The next picture gives you a better idea of what the ‘cobbles’ look like in close-up.
Whilst one of my friends felt that a proper representation of cobbles should have the cobbles closer together, this isn’t a diorama, but a gaming tiles to give the impression of cobbles. As the three tiles I made took a couple of hours and cost me a grand total of £2.00, I think they look pretty good.
However, whilst they looked pretty good as a base, they needed a bit more detailing to match my idea of what I wanted to achieve. And this is where things didn’t go according to plan…
So, having got my base tiles, I decided that I was going to scribe pavements onto the inch wide strips, scoring these into the vinyl floor tiles with a bradawl.
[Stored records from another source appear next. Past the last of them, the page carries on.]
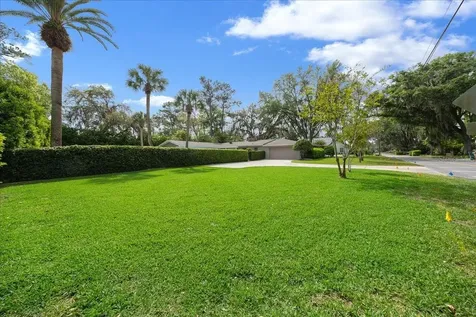 2009 SE 15th Lane Ocala FL 34471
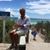 Bill Anderson's profile image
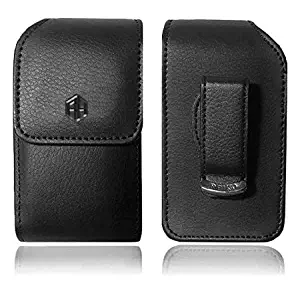 Best cover lg exalt lte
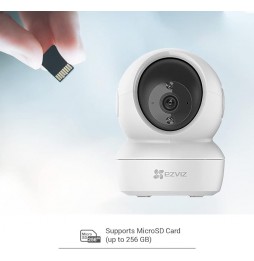 EZVIZ CS-H6C-2MP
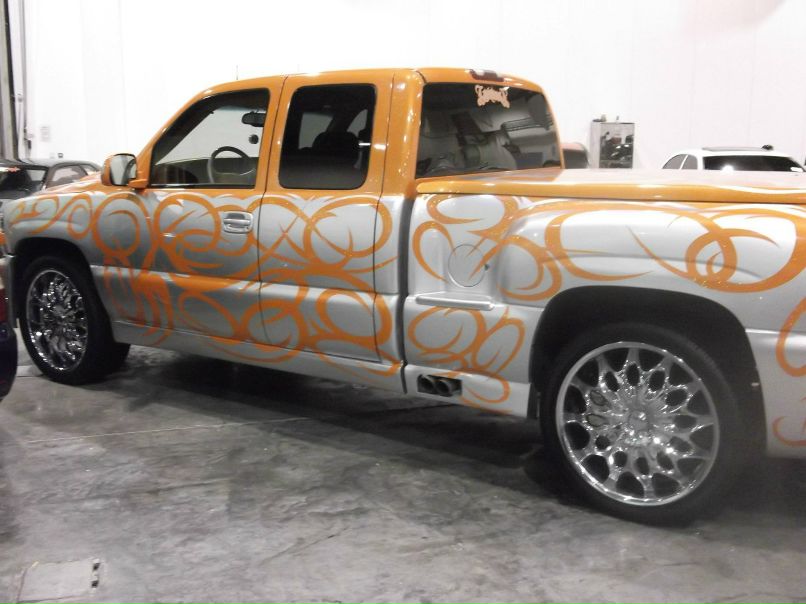 Алёна Разинькова | Харьков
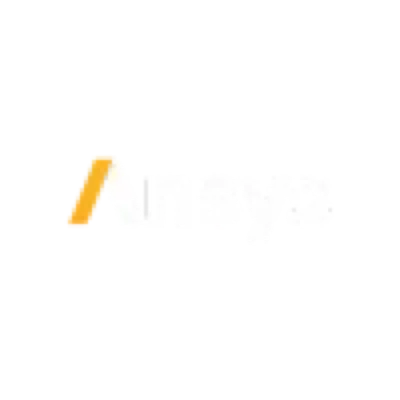 ANSYS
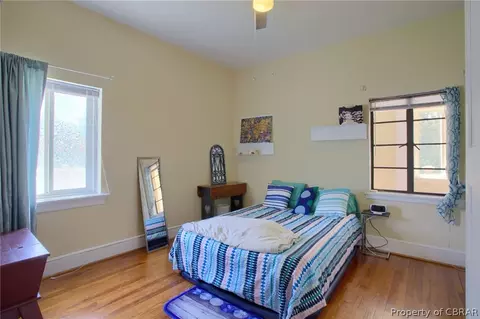 6176 Main St, Gloucester, VA 23061 photo 23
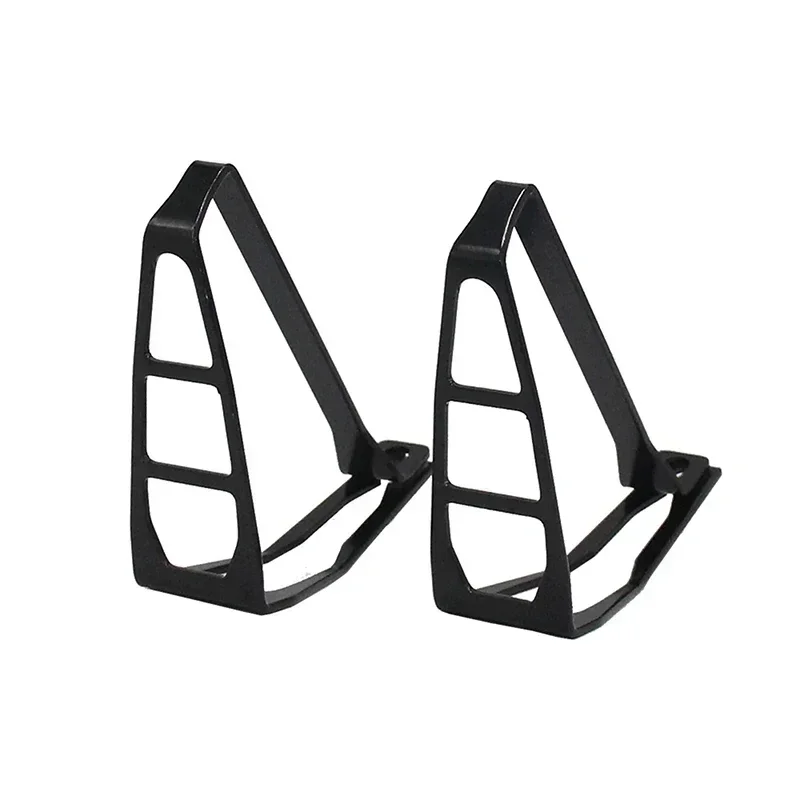 Подходит для BMW R1250GS LC F850GS Adventure F750GS 2019 2020 2021 2022 пара мотоциклетных задних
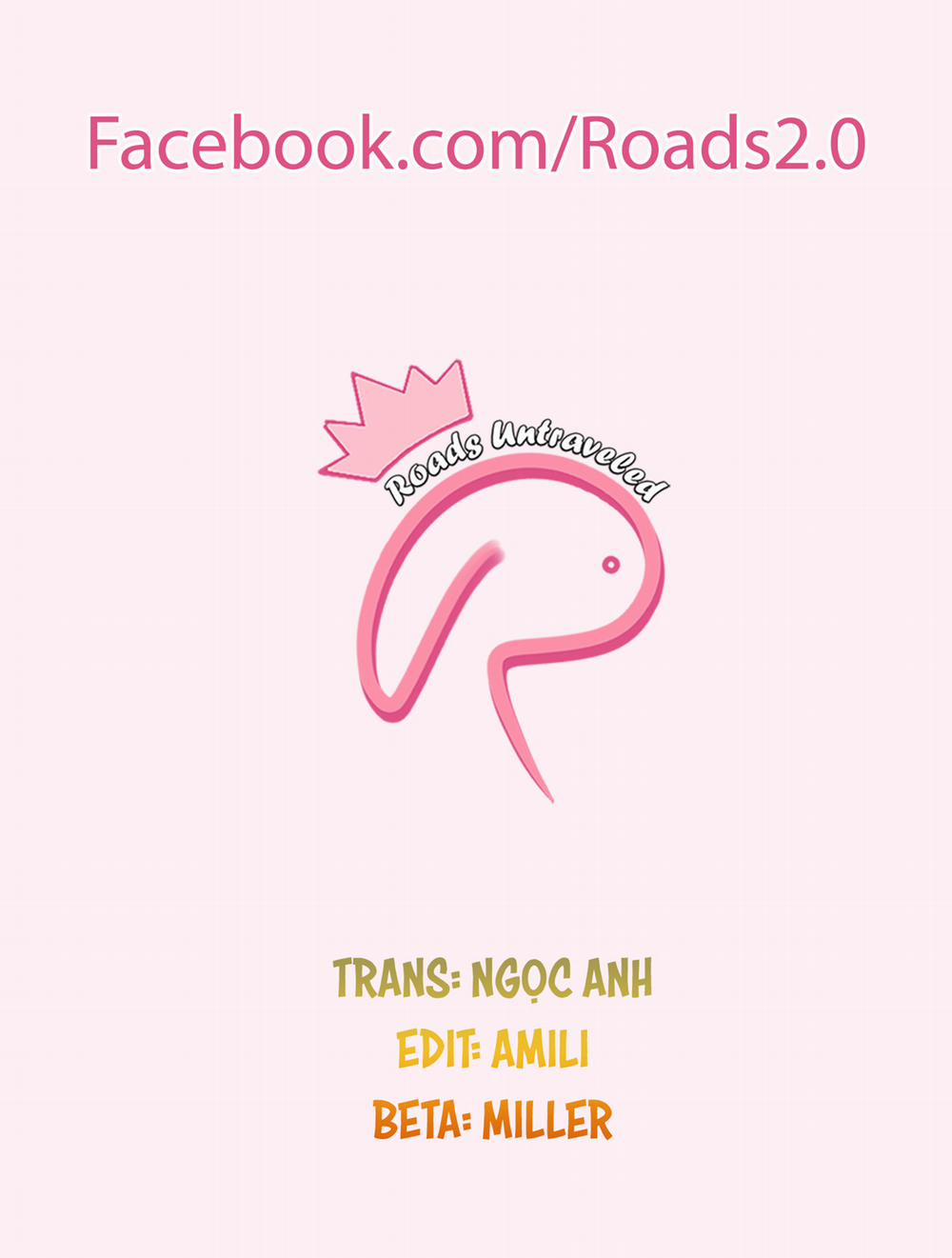 Cái Kết Của Kẻ Kiêu Ngạo 17 trang 23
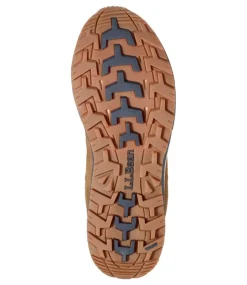 Online L.L.Bean 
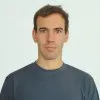 Tomas Ozzano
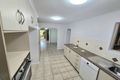 Property photo of 20 Christensen Street Bucasia QLD 4750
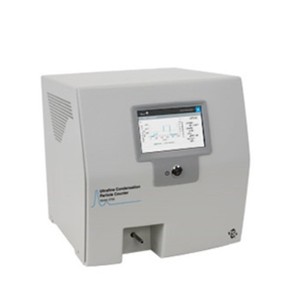 Tokyo Dylec SMPS3938E57 Separador de Partículas por Escaneo, Analizador de Tamaño de Partículas Secas, Hecho en Japón - Product Image 4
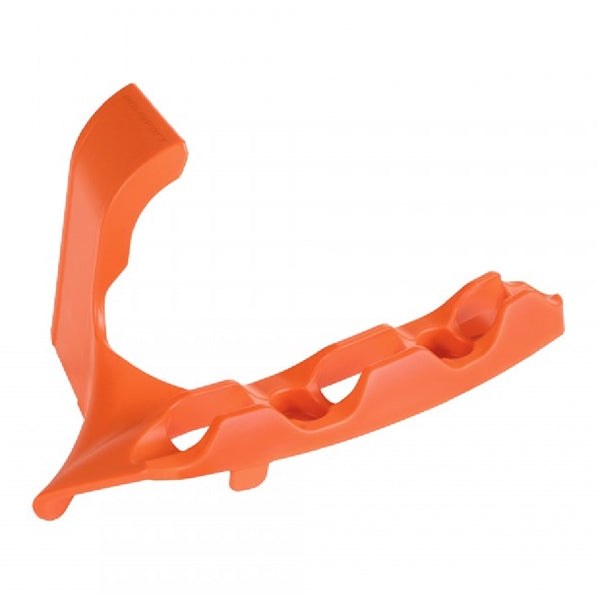 Polisport PDS Protector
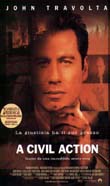 A Civil Action1998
Once this was done, I would wash the whole tile in a brown ochre wash, which should not only ‘fill’ the scribed lines between the paving slabs, but also dirty up my road a bit, making them look more realistic.
However, whilst the scribing looked good, all it actually did was remove the top layer of spray paint, so when I applied the wash, all it did was show up the underlying colour of the tiles. And it made the tiles look a bit crap. After a bit of rethinking and a further visit to both Poundland and a different DIY shop, I had another can of grey primer and some different textured wallpaper, this time what was described as ‘mosaic’, which was basically lots of little squares.
As approximately two and a bit of these squares covered about an inch, I cut several strips an inch wide of my sample, then glued these down over the sections I had previously scribed as pavements, then re-sprayed the tiles. The end result was this;
Whilst they may not be offset paving slabs like I had originally intended, I think they look a lot more effective than if I’d tried to either paint the paving slabs on individually or tried to paint the lines on freehand.
As I’ve only completed three of the intended four tiles, I dug out my pumpkin patch tile I made last October, to show what the completed playing area will look like;
I decided to cut out the pavement on the bottom left tile to make them more modular and give me more options in layout. The final fourth tile, which will replace the pumpkin patch, will be a churchyard, utilising the iron railings I got at Salute from Renedhra and a Plasticville ‘cathedral’, which is a little too small to be a cathedral, but does make an acceptable small church.
I still need a few rows of Victorian housing and probably a pub, which will be scratch-built, along with some gas lamps. Having looked online at the various gas lamps available, I will probably be scratch-building these too – I know roughly how I’m going to do these, just need to work out the best way to do the actual lamps, as the bases and posts will be a cinch.
So, that’s how far I’ve got with my Gothic Victoriana tiles, and so far it’s cost me just under a fiver, which is pretty good going.